### [Description of the task]
Exact repetition is required: output every record in full.

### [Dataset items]
+-------+

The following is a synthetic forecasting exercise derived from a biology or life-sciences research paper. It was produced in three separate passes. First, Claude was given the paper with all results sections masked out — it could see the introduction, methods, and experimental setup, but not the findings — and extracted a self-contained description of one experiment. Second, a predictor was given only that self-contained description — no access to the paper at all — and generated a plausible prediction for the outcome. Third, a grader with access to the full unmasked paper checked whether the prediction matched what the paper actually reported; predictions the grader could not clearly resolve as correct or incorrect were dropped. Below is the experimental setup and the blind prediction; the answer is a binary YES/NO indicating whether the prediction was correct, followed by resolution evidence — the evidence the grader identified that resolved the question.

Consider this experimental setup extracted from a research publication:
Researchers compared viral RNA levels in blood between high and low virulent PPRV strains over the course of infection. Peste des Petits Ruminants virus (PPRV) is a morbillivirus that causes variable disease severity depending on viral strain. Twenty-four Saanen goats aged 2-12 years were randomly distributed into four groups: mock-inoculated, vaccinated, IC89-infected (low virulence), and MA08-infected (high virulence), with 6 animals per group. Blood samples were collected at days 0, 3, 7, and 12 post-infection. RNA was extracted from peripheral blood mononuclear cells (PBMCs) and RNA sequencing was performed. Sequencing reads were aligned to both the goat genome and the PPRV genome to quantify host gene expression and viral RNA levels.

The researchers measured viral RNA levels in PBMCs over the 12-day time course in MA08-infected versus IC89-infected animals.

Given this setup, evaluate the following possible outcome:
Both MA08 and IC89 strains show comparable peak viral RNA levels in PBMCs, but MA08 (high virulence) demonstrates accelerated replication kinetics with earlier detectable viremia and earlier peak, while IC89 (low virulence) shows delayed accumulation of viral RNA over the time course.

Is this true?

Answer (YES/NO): NO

+-------+

### [Output]
The following is a synthetic forecasting exercise derived from a biology or life-sciences research paper. It was produced in three separate passes. First, Claude was given the paper with all results sections masked out — it could see the introduction, methods, and experimental setup, but not the findings — and extracted a self-contained description of one experiment. Second, a predictor was given only that self-contained description — no access to the paper at all — and generated a plausible prediction for the outcome. Third, a grader with access to the full unmasked paper checked whether the prediction matched what the paper actually reported; predictions the grader could not clearly resolve as correct or incorrect were dropped. Below is the experimental setup and the blind prediction; the answer is a binary YES/NO indicating whether the prediction was correct, followed by resolution evidence — the evidence the grader identified that resolved the question.

Consider this experimental setup extracted from a research publication:
Researchers compared viral RNA levels in blood between high and low virulent PPRV strains over the course of infection. Peste des Petits Ruminants virus (PPRV) is a morbillivirus that causes variable disease severity depending on viral strain. Twenty-four Saanen goats aged 2-12 years were randomly distributed into four groups: mock-inoculated, vaccinated, IC89-infected (low virulence), and MA08-infected (high virulence), with 6 animals per group. Blood samples were collected at days 0, 3, 7, and 12 post-infection. RNA was extracted from peripheral blood mononuclear cells (PBMCs) and RNA sequencing was performed. Sequencing reads were aligned to both the goat genome and the PPRV genome to quantify host gene expression and viral RNA levels.

The researchers measured viral RNA levels in PBMCs over the 12-day time course in MA08-infected versus IC89-infected animals.

Given this setup, evaluate the following possible outcome:
Both MA08 and IC89 strains show comparable peak viral RNA levels in PBMCs, but MA08 (high virulence) demonstrates accelerated replication kinetics with earlier detectable viremia and earlier peak, while IC89 (low virulence) shows delayed accumulation of viral RNA over the time course.

Is this true?

Answer (YES/NO): NO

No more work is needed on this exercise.